Passage shown Start Marker
# Assign Staffpad and Instruments



## Bereckis (Apr 13, 2021)

Hello,
I have just started using Staffpad (IPad).

I have encountered two problems:

I have created a piano piece with Finale and exported it as XML and imported it into Staffpad.

Obviously the assignment to the instrument is lost and I can't find a way to reassign the piano in Staffpad.

Can anyone help me?

Furthermore, the Spitfire Felt piano is not offered in the Staffpad store.

Does anyone have any idea why this is?

Thank you very much!


----------



## thesteelydane (Apr 13, 2021)

the spitfire felt piano is under the essentials collection, not Spitfire...


----------



## wcreed51 (Apr 13, 2021)

In your score, click on the "violin" icon in the tool bar to open the Staff Setup screen. Here you can assign or re-assign instruments to staves.





The Spitefire and other libraries are specially adapted versions, and only a select few are available


----------



## Bereckis (Apr 13, 2021)

When I go on the violin icon, I already see an assignment to the piano. Yet I hear nothing.

If I assign another instrument (e.g. flute), then I get another staff, can enter notes and then also hear them.
Passage shown End Marker
Material shown Start Marker
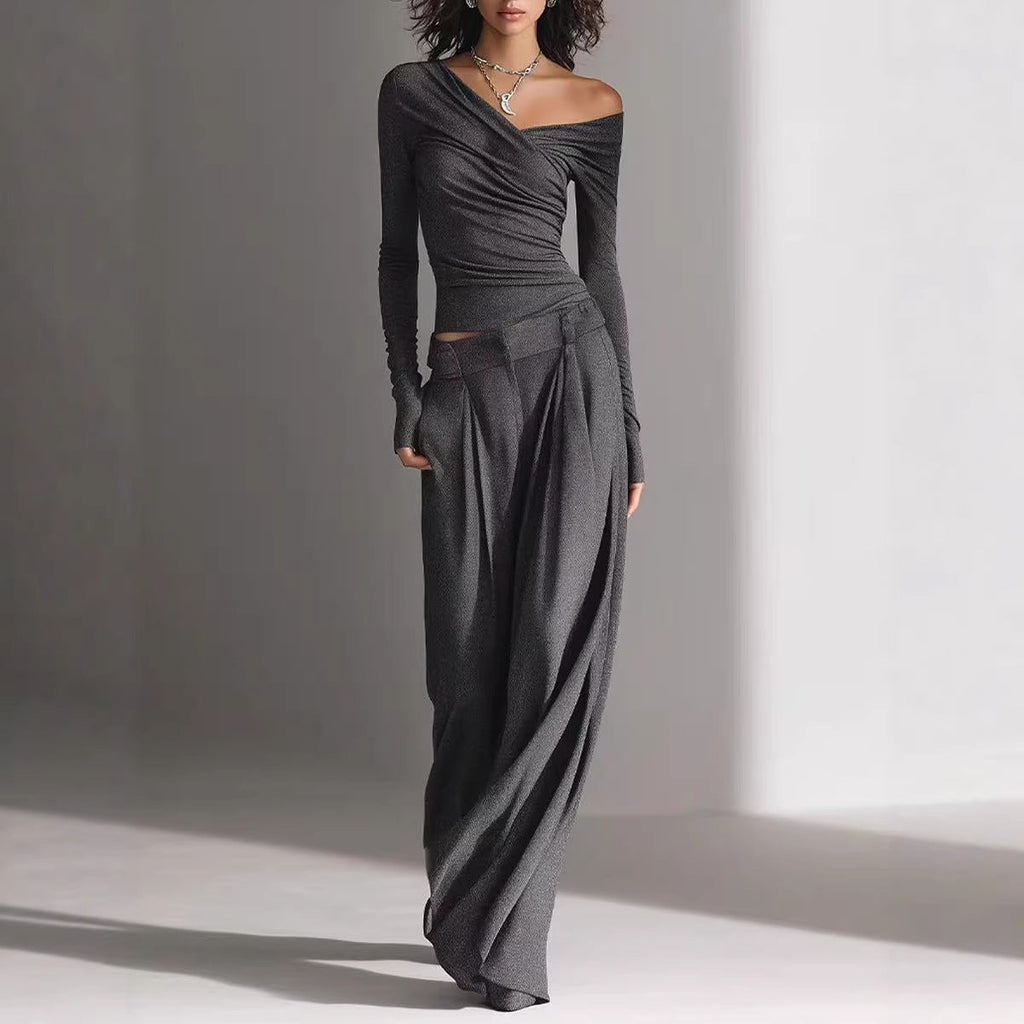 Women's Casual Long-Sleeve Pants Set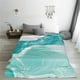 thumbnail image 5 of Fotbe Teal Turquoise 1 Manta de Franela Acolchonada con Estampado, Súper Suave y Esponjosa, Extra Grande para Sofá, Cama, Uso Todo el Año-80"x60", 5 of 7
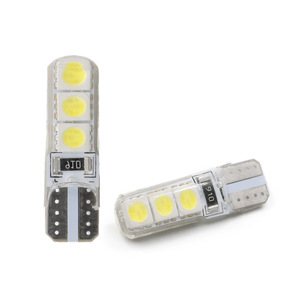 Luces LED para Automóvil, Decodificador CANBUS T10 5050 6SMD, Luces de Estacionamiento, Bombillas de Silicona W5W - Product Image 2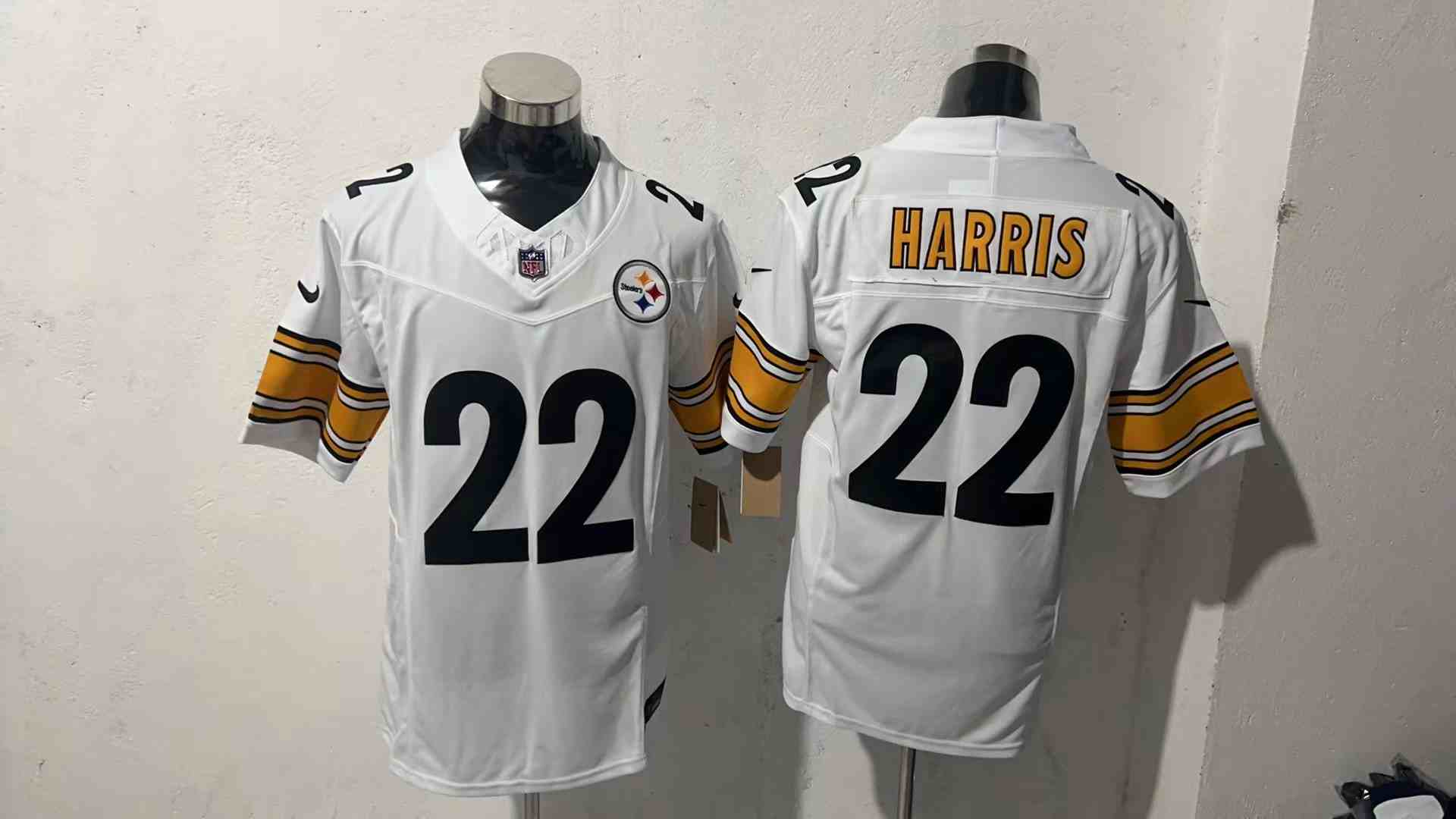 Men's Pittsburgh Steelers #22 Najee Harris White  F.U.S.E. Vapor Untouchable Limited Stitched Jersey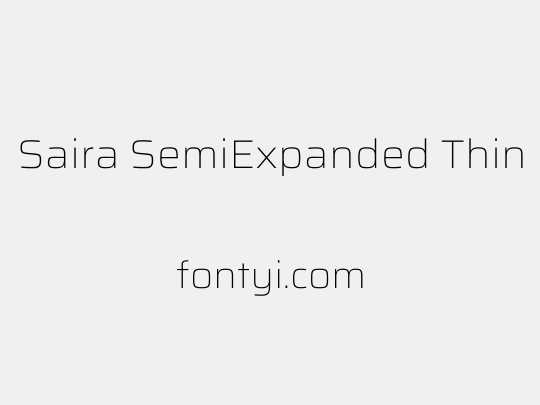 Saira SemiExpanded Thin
Material shown End Marker
Material shown Start Marker
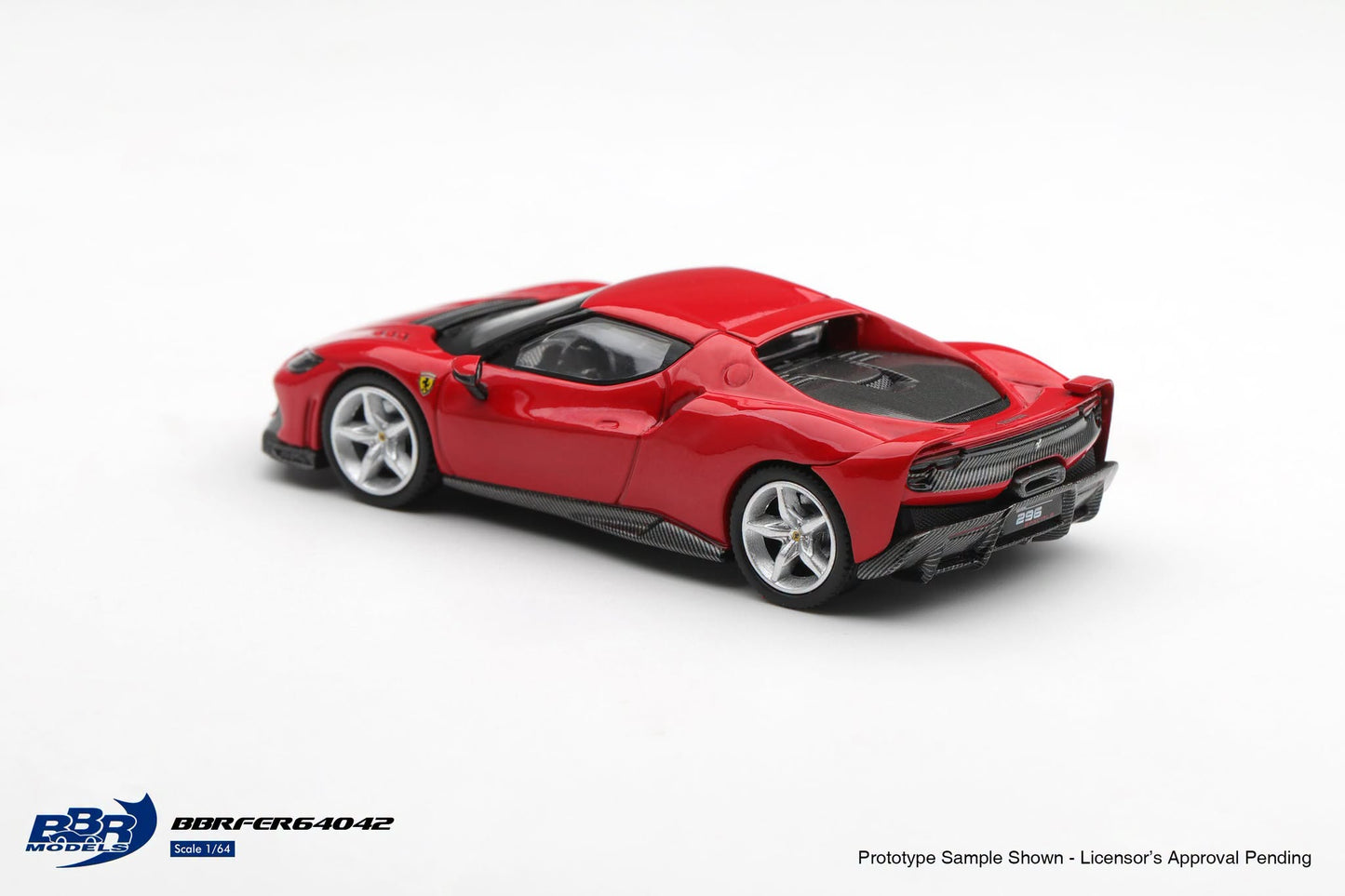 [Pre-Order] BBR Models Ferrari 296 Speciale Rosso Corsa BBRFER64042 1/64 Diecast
Material shown End Marker
Material shown Start Marker
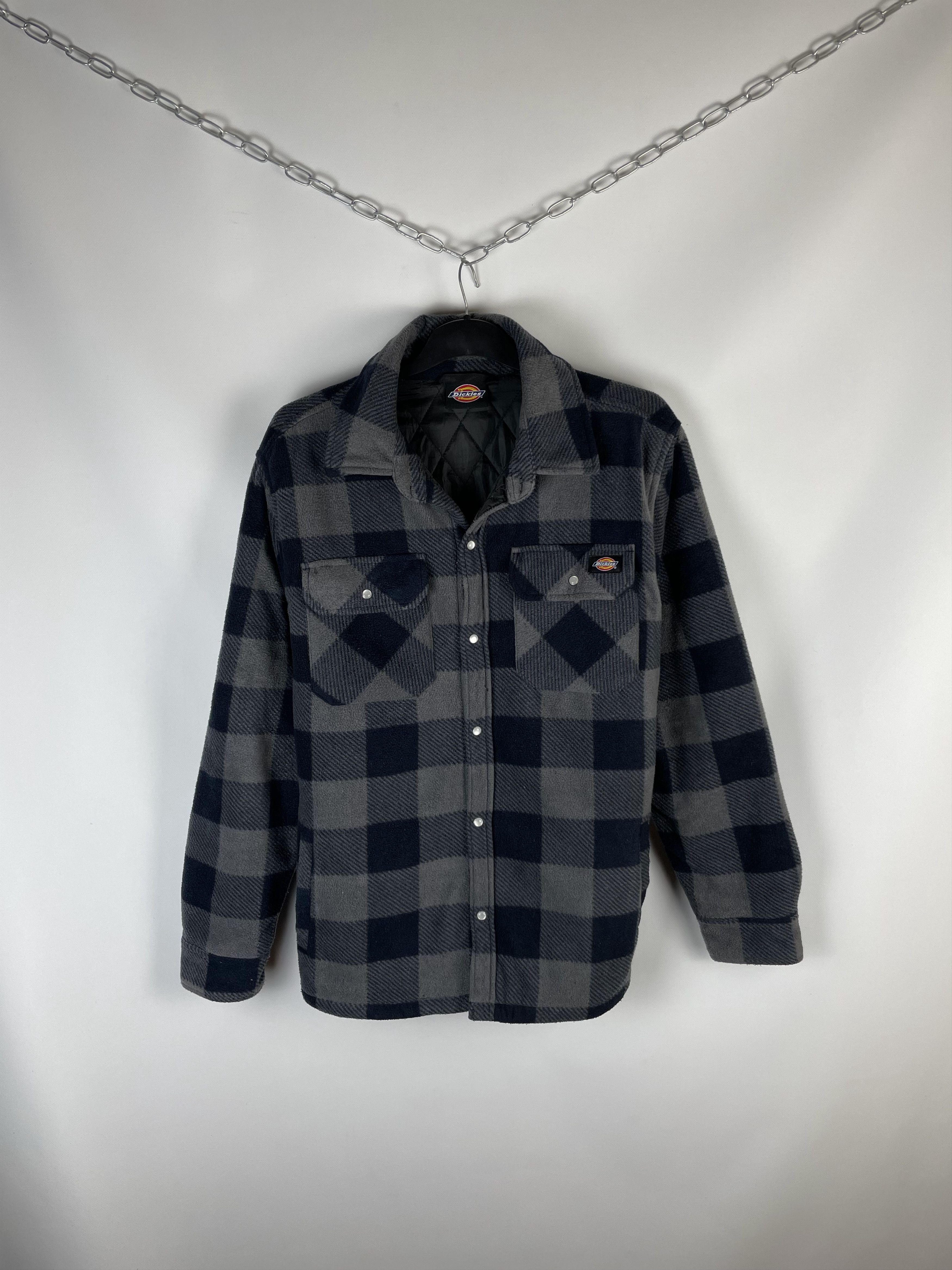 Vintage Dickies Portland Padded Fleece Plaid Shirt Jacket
Material shown End Marker
Tasks to carry out:
1. Print the part of the StaffPad forum thread above, from "I have created" to "why this is?", word for word.
2. In the StaffPad forum thread above, which collection is the Spitfire felt piano listed under?
3. Go on with the StaffPad forum thread above from its last line.

Per-task outputs:
1.
I have created a piano piece with Finale and exported it as XML and imported it into Staffpad.

Obviously the assignment to the instrument is lost and I can't find a way to reassign the piano in Staffpad.

Can anyone help me?

Furthermore, the Spitfire Felt piano is not offered in the Staffpad store.

Does anyone have any idea why this is?

2. The Essentials collection, not Spitfire.

3.
If I unassign the piano and then reassign it, the imported notes are gone.

Does anyone have an idea what I have to do now?


----------



## Bereckis (Apr 13, 2021)

thesteelydane said:


> the spitfire felt piano is under the essentials collection, not Spitfire...


I have now bought the Felt piano. Thank you!

When I run the violin icon, I can't find the Felt piano. What am I doing wrong?


----------



## Bereckis (Apr 13, 2021)

Bereckis said:


> I have now bought the Felt piano. Thank you!
> 
> When I run the violin icon, I can't find the Felt piano. What am I doing wrong?


Problem solved! Download and installation should already be carried out...


----------



## Bereckis (Apr 13, 2021)

After a correct export (uncompressed) from Finale, the import now works too. All the best!

Staffpad support helped me quickly!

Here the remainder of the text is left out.